Passage shown:
----

The Order has a fiscal year and a crop year that are independent of
each other. The crop year is a 12-month period that begins on August 1
of each year and ends on July 31 of the following year. The fiscal year
is the 12-month period that begins on January 1 and ends on December 31
of each year. Olives are an alternate-bearing crop, with a small crop
followed by a large crop. The Committee used the actual 2021 crop year
receipts, in part, to determine the proposed assessment rate for the
2022 fiscal year.
The major expenditures recommended by the Committee for the 2022
fiscal year includes $538,700 for program administration, $284,000 for
marketing activities, $379,485 for research, and $42,900 for
inspection. Budgeted expenses for these items during the 2021 fiscal
year were $531,300, $238,000, $334,532, and $48,000, respectively.

----

Dataset extract:

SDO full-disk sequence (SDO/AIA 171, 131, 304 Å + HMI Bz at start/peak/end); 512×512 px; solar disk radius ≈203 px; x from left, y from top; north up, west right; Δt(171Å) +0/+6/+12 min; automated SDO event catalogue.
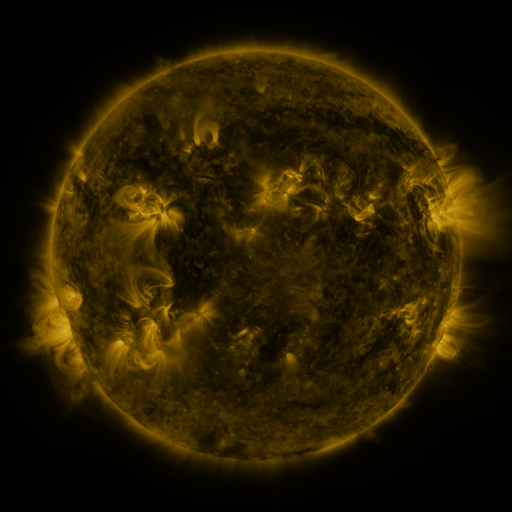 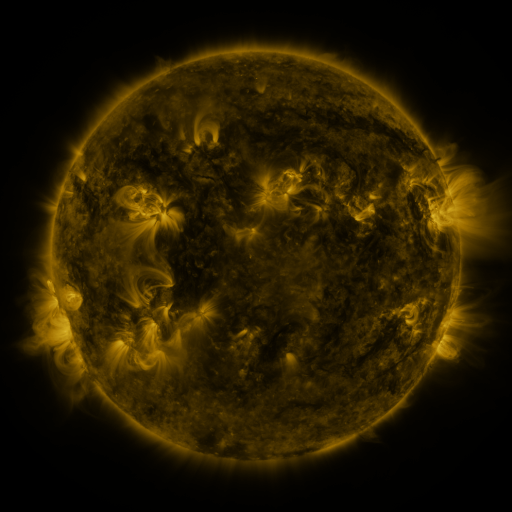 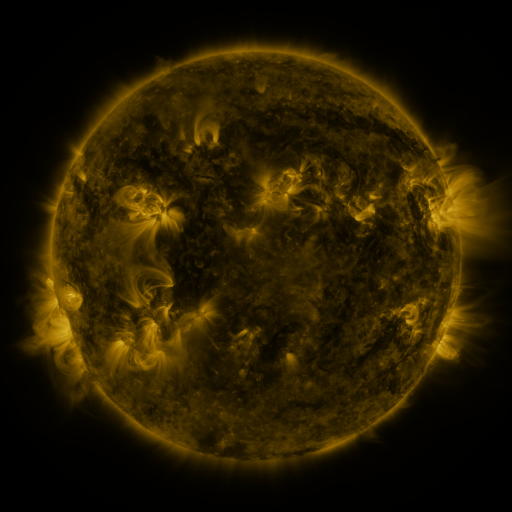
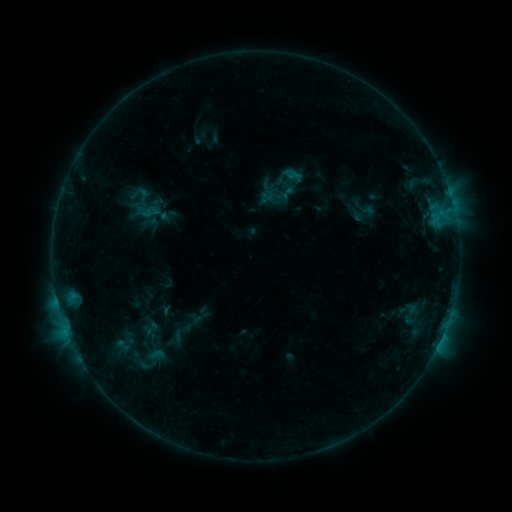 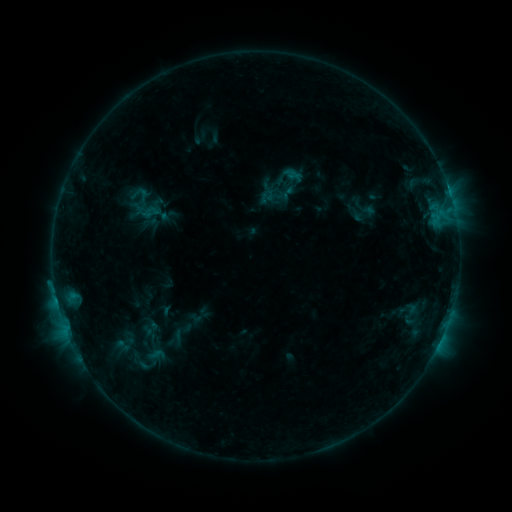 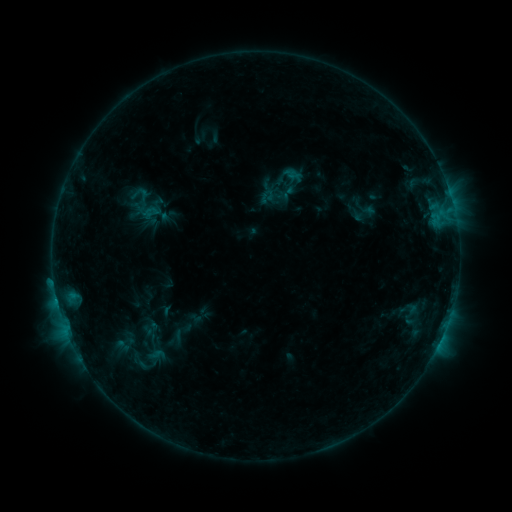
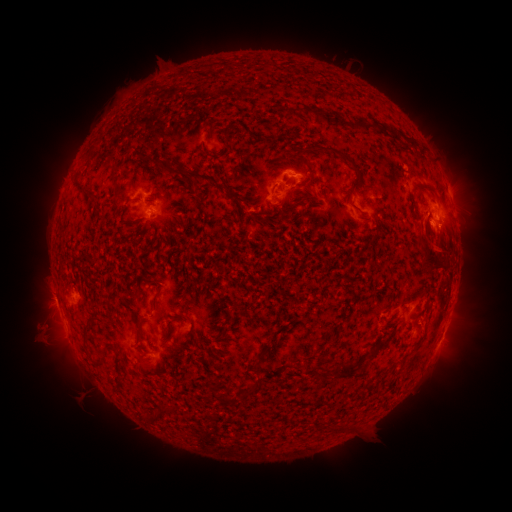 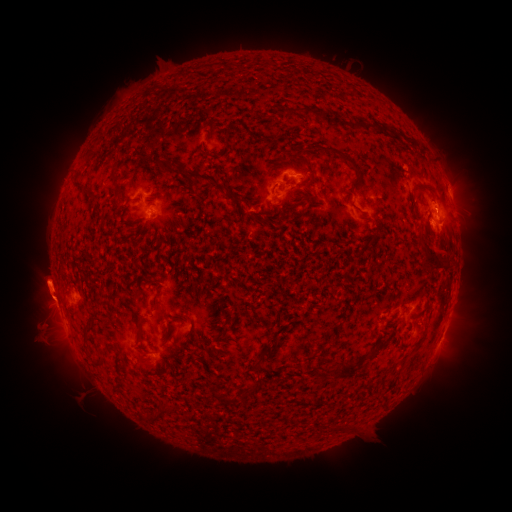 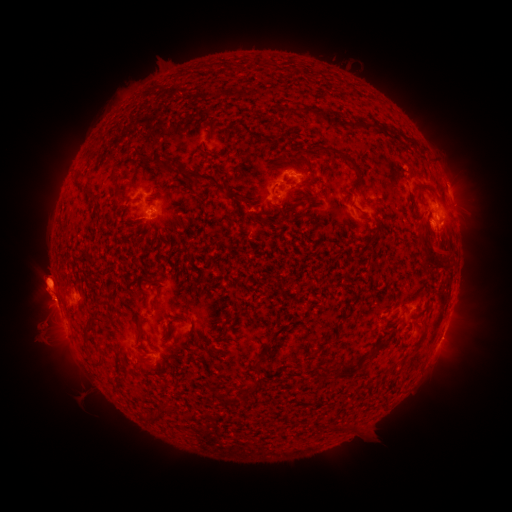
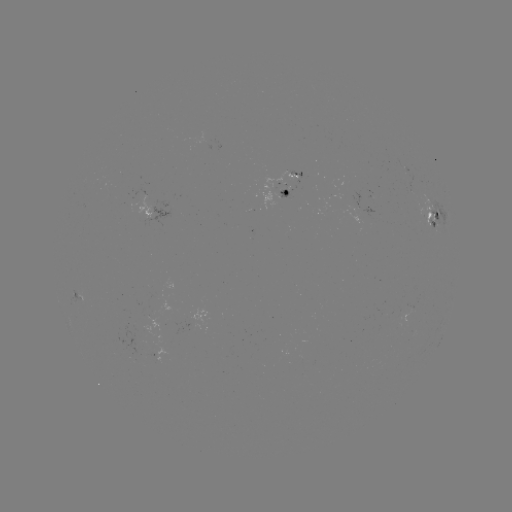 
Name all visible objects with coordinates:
B9.0 flare: (55, 287)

----

Required tasks:
#1 In the passage on the olive order's fiscal year and budget, retype the text word for word. Begin at the words "The Order has" and stop after "and $48,000, respectively.".
#2 Write what comes next in the passage on the olive order's fiscal year and budget, picking up after its final sentence.

Final answers:
#1
The Order has a fiscal year and a crop year that are independent of
each other. The crop year is a 12-month period that begins on August 1
of each year and ends on July 31 of the following year. The fiscal year
is the 12-month period that begins on January 1 and ends on December 31
of each year. Olives are an alternate-bearing crop, with a small crop
followed by a large crop. The Committee used the actual 2021 crop year
receipts, in part, to determine the proposed assessment rate for the
2022 fiscal year.
The major expenditures recommended by the Committee for the 2022
fiscal year includes $538,700 for program administration, $284,000 for
marketing activities, $379,485 for research, and $42,900 for
inspection. Budgeted expenses for these items during the 2021 fiscal
year were $531,300, $238,000, $334,532, and $48,000, respectively.

#2
The Committee derived the recommended assessment rate by
considering anticipated fiscal year expenses, actual olive tonnage
received by handlers during the 2021 crop year, and the amount in the
Committee's financial reserve. Income derived from handler assessments
and other revenue sources is expected to be adequate to cover budgeted
expenses. The assessment rate proposed in this rule would continue in
effect indefinitely unless modified, suspended, or terminated by USDA
upon recommendation and information submitted by the Committee or other
available information.
Although this assessment rate would be in effect for an indefinite
period, the Committee would continue to meet prior to or during each
fiscal year to recommend a budget of expenses and consider
recommendations for modification of the assessment rate. The dates and
times of Committee meetings are available from the Committee or USDA.
Committee meetings are open to the public and interested persons may
express their views at these meetings. USDA would evaluate Committee
recommendations and other available information to determine whether
modification of the assessment rate is needed. Further rulemaking would
be undertaken as necessary. The Committee's budget for subsequent
fiscal years would be reviewed and, as appropriate, approved by USDA.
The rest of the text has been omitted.